Given the fact that separating CO2 from biogas before it is combusted is considerably less costly than capturing carbon from fossil fuels, we predict it might become a feasible option to couple biogas with CCS to existing LNG infrastructures. Storage of the carbon dioxide can occur in oil and gas fields to enhance the recovery of these resources, or in (onshore) saline aquifers which hold large potential and are found to be abundant near some of the largest current LNG sites in the Global South (more here: "Deep geological CO2 storage: principles, and prospecting for bioenergy disposal sites", *.pdf).
In December of this year, the United Nations Climate Change Conference will convene in Bali, Indonesia, to prepare the post-Kyoto future. This meeting will be crucial for the future of carbon markets. Some are working towards the adoption of measures that allow bioenergy producers to bank in on carbon-negative biofuels. It is within this context that the commercial feasibility of carbon-negative biogas production coupled to LNG will be determined. If enough voices favor a transition towards a global carbon market, then such projects might become profitable.
Biopact will share preliminary results of its assessment at the upcoming Sparks & Flames energy conference at which the organisation will chair a session on carbon-negative energy, part of the Gas Storage and Trading Summit.
The Carnegie Mellon insights on the GHG emissions of LNG might have to be adapted with these new perspectives in mind, and vice-versa.
On another note, even though co-firing biomass with coal is already practised on a relatively large scale in Europe, the study did not look at the use of biomass in CCS-power plants.
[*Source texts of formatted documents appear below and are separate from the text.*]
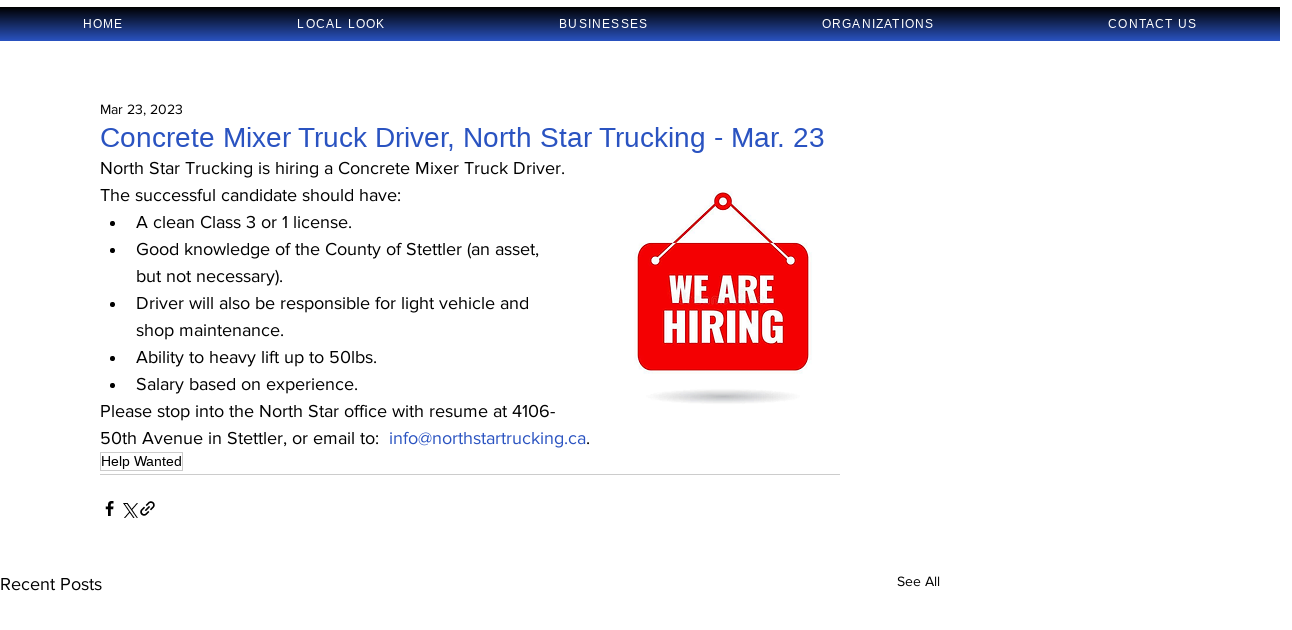

--- FILE ---
content_type: text/html; charset=utf-8
request_url: https://www.google.com/recaptcha/api2/aframe
body_size: 249
content:
<!DOCTYPE HTML><html><head><meta http-equiv="content-type" content="text/html; charset=UTF-8"></head><body><script nonce="a2pTSpFTXSfJSXqZxqpNOg">/** Anti-fraud and anti-abuse applications only. See google.com/recaptcha */ try{var clients={'sodar':'https://pagead2.googlesyndication.com/pagead/sodar?'};window.addEventListener("message",function(a){try{if(a.source===window.parent){var b=JSON.parse(a.data);var c=clients[b['id']];if(c){var d=document.createElement('img');d.src=c+b['params']+'&rc='+(localStorage.getItem("rc::a")?sessionStorage.getItem("rc::b"):"");window.document.body.appendChild(d);sessionStorage.setItem("rc::e",parseInt(sessionStorage.getItem("rc::e")||0)+1);localStorage.setItem("rc::h",'1768706621731');}}}catch(b){}});window.parent.postMessage("_grecaptcha_ready", "*");}catch(b){}</script></body></html>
Jaramillo, P.; Griffin, W. M.; Matthews, H. S., "Comparative Life-Cycle Air Emissions of Coal, Domestic Natural Gas, LNG, and SNG for Electricity Generation", Environ. Sci. Technol. 2007; ASAP Article; DOI: 10.1021/es063031o
Haszeldine, R. S.,"Deep geological CO2 storage: principles, and prospecting for bioenergy disposal sites", Draft for Paris IEA meeting - September 24, 2004
Biopact: Pre-combustion CO2 capture from biogas - the way forward? - March 31, 2007.